Research finds vitamin D helps prevent multiple sclerosis
SAN FRANCISCO Researchers have found evidence that a direct interaction between vitamin D and a common genetic variant alters the risk of developing multiple sclerosis. The research, published Friday in the open-access journal PLoS Genetics, suggests that vitamin D deficiency during pregnancy and the early years may increase the risk of the offspring developing MS later in life.
“Our study implies that taking vitamin D supplements during pregnancy and the early years may reduce the risk of a child developing MS in later life,” stated lead author Sreeram Ramagopalan. “Vitamin D is a safe and relatively cheap supplement with substantial potential health benefits. There is accumulating evidence that it can reduce the risk of developing cancer and offer protection from other autoimmune diseases.”
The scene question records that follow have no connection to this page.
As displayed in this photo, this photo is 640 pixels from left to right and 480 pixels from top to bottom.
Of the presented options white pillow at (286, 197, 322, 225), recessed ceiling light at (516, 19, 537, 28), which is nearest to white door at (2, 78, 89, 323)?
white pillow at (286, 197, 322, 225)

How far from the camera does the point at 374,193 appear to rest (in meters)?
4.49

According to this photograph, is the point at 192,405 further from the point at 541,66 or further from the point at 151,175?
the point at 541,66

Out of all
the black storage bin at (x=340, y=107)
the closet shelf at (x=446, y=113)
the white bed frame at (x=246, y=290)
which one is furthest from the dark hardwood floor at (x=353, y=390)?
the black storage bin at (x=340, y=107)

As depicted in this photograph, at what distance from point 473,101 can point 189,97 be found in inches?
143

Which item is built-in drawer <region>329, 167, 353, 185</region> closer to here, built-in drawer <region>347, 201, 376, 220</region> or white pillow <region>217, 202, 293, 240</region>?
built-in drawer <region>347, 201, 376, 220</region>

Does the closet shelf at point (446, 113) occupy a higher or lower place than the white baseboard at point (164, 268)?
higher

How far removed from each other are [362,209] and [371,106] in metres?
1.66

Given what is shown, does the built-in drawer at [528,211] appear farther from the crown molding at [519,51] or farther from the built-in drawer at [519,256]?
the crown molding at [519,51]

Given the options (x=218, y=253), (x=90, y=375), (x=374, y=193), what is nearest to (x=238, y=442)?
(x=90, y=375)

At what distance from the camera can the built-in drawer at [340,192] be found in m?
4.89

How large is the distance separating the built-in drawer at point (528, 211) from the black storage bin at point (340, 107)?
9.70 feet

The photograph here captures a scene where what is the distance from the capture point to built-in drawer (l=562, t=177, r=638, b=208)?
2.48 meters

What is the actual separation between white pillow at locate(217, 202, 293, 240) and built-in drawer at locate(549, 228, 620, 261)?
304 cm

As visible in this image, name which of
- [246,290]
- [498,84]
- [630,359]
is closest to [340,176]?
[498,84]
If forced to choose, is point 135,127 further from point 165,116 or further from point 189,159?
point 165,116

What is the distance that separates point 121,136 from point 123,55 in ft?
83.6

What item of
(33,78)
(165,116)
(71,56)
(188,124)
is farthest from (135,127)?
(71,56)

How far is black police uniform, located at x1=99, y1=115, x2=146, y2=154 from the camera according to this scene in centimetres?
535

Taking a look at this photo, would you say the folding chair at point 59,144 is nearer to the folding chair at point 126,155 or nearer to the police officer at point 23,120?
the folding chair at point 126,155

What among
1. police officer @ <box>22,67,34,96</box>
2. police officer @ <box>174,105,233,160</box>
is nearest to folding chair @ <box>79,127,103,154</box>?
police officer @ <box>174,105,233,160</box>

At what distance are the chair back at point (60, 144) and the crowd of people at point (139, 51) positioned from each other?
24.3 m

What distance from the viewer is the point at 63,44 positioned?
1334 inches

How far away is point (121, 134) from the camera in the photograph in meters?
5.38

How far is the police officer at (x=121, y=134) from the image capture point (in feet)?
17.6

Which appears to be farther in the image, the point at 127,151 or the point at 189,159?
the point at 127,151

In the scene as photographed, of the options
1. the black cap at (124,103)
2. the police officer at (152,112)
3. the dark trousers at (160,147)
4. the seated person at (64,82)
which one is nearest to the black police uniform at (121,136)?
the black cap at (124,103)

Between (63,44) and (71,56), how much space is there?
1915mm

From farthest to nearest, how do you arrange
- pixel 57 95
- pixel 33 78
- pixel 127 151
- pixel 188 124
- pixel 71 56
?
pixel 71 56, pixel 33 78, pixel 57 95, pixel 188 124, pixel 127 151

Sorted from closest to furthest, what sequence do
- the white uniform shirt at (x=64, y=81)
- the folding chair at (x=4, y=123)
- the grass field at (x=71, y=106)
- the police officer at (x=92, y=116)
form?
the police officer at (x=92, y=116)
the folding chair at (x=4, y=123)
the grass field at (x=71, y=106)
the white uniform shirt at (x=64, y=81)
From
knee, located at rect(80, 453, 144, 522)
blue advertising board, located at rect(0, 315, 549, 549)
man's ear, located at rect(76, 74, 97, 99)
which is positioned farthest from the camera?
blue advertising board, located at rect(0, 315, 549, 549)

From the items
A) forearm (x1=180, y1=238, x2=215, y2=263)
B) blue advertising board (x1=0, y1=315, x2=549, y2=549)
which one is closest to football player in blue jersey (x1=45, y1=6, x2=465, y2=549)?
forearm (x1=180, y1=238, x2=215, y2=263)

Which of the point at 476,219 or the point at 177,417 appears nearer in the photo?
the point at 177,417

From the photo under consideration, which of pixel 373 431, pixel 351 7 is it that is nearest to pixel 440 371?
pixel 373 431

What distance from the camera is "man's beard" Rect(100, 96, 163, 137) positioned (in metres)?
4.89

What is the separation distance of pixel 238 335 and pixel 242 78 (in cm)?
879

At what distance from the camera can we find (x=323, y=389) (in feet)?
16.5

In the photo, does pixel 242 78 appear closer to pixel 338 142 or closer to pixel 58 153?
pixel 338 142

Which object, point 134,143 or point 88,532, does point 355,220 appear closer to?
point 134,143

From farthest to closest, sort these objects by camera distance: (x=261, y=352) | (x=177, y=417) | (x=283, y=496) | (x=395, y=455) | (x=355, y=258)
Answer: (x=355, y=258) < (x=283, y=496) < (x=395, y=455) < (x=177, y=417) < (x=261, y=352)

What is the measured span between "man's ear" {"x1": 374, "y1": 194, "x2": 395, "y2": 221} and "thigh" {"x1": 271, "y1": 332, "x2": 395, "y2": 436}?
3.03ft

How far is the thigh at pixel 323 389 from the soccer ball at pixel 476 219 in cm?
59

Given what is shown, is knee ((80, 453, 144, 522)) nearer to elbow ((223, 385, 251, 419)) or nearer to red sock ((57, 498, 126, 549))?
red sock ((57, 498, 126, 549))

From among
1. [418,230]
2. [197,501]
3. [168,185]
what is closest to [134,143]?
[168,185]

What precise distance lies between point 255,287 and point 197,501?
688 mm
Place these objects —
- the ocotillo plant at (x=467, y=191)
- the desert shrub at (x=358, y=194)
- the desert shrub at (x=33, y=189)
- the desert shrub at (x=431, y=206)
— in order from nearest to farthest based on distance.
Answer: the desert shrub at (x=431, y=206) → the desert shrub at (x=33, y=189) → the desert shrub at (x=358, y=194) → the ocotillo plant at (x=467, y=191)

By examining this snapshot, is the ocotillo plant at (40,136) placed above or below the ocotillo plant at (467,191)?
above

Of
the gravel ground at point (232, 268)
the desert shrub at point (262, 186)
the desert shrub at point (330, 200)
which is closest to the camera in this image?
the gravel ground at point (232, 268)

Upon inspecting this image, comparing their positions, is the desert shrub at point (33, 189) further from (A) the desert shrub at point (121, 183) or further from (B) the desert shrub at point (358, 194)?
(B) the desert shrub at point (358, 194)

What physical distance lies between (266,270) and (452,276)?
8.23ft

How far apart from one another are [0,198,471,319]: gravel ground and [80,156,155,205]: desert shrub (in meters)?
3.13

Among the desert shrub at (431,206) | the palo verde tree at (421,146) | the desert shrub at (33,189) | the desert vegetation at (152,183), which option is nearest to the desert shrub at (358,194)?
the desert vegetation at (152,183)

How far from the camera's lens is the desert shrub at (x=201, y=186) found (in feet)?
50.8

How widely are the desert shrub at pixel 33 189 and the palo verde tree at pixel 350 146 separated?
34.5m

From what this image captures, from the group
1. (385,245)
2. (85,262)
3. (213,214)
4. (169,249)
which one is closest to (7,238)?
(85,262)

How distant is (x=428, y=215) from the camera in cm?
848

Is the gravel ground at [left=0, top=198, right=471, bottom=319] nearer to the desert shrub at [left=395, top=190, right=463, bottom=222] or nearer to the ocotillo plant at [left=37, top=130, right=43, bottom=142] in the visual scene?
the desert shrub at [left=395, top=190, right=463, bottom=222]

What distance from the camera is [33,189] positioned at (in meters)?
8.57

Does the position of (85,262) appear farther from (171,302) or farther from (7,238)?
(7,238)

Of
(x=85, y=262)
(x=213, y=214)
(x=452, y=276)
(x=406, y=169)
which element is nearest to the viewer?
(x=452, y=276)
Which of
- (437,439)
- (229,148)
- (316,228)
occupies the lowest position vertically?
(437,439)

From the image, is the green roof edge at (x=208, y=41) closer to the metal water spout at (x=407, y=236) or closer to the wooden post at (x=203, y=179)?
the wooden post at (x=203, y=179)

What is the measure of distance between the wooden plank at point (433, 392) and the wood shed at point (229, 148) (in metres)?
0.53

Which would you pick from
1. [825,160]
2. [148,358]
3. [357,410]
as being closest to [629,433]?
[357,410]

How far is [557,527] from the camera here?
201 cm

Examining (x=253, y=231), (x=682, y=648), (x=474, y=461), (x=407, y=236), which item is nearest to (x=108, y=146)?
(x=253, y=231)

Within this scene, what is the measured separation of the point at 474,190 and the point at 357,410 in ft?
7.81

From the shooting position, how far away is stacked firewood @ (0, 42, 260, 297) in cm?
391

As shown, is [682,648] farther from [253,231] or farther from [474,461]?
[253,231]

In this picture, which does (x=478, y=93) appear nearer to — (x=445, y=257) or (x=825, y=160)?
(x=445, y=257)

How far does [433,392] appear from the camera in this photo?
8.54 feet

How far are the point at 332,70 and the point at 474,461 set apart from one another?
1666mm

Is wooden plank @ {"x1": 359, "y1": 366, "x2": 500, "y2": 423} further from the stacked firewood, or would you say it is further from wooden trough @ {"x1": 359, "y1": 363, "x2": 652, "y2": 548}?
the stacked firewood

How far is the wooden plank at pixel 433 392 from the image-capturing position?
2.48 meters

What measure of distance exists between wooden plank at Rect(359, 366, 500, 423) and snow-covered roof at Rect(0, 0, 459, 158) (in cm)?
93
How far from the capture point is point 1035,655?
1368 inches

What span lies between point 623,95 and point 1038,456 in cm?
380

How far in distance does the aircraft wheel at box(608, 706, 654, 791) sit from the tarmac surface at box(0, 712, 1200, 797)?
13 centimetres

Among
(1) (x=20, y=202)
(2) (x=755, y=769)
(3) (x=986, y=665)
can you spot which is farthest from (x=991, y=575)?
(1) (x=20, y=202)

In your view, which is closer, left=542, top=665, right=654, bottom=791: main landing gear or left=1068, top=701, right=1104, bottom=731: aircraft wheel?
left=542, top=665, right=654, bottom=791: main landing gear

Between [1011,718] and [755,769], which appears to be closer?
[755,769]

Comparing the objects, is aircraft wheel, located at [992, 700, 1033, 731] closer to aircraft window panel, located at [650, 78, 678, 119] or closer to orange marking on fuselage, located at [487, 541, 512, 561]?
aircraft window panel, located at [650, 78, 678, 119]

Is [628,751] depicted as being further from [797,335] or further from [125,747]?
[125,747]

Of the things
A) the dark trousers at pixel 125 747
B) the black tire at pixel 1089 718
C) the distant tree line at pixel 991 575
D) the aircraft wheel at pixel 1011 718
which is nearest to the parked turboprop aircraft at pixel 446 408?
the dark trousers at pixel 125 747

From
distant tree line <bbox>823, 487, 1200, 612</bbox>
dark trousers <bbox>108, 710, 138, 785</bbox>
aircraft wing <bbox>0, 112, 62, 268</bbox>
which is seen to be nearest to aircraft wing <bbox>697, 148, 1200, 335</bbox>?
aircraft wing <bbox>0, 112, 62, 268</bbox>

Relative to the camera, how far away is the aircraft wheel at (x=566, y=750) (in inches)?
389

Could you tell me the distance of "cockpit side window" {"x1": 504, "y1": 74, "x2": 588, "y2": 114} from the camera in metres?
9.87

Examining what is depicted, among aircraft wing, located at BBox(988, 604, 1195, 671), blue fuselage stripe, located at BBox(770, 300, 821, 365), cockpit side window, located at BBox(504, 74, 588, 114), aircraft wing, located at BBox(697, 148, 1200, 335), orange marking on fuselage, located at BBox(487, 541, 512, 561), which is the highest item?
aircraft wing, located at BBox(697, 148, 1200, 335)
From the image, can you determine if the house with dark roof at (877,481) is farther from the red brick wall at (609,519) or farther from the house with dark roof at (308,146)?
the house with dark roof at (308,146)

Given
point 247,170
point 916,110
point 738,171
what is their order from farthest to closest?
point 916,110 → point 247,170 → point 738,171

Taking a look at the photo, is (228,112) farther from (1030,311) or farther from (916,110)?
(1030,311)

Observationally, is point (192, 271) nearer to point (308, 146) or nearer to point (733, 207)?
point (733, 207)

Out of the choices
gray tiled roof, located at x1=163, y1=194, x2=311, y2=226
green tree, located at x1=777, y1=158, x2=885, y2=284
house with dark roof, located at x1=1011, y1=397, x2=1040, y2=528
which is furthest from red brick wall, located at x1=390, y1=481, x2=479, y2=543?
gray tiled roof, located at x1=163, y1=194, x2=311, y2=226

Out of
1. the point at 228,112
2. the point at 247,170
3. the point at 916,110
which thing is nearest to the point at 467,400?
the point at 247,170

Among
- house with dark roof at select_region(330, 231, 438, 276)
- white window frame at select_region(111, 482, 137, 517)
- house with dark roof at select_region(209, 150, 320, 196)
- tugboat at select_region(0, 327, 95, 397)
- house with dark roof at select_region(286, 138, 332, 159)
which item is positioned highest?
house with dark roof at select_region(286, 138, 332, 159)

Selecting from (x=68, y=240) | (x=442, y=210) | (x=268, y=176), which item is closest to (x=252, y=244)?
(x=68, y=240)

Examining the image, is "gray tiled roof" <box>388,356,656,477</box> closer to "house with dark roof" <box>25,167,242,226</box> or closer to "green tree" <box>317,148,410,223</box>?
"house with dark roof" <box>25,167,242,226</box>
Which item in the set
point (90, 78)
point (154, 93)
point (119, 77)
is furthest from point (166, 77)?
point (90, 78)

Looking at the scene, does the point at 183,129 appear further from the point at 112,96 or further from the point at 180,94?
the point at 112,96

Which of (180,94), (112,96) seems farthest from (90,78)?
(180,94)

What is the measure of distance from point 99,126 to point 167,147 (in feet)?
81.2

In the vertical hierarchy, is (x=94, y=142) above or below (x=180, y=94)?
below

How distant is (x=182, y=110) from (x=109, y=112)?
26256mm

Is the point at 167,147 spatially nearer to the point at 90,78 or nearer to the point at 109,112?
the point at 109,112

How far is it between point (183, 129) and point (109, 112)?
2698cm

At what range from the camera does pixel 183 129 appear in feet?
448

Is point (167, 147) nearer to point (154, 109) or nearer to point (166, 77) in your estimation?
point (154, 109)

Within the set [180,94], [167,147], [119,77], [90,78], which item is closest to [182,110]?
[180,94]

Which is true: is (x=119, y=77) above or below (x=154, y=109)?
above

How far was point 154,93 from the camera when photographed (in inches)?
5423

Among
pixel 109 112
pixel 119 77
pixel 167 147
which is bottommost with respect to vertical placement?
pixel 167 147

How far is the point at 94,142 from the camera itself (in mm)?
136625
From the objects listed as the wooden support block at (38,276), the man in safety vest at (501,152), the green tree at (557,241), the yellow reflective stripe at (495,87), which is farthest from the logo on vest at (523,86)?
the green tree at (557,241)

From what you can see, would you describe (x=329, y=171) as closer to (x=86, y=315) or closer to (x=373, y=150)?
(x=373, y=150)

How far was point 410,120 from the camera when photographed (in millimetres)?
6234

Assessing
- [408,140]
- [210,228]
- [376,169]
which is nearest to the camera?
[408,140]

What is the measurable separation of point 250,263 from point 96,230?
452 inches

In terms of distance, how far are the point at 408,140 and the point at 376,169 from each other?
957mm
The researchers found that proteins activated by vitamin D in the body bind to a particular DNA sequence lying next to the DRB1*1501 variant, in effect switching the gene on.
“In people with the DRB1 variant associated with MS, it seems that vitamin D may play a critical role,” stated co-author Julian Knight. “If too little of the vitamin is available, the gene may not function properly.”
“We have known for a long time that genes and environment determine MS risk,” stated Professor George Ebers, University of Oxford. “Here we show that the main environmental risk candidate – vitamin D – and the main gene region are directly linked and interact.”
MS is the most common disabling neurological condition affecting young adults. More than 85,000 people in the United Kingdom and 2.5 million worldwide are thought to suffer from the condition, which results from the loss of nerve fibres and their protective myelin sheath in the brain and spinal cord, causing neurological damage.
The causes of MS are unclear, but it has become evident that both environmental and genetic factors play a role. Previous studies have shown that populations from Northern Europe have increased MS risk if they live in areas receiving less sunshine. This supports a direct link between deficiency in vitamin D, which is produced in the body through the action of sunlight, and increased risk of developing the disease.PLoS Genetics is published by the Public Library of Science, a non-profit organization of scientists and physicians committed to making the world’s scientific and medical literature a freely available public resource.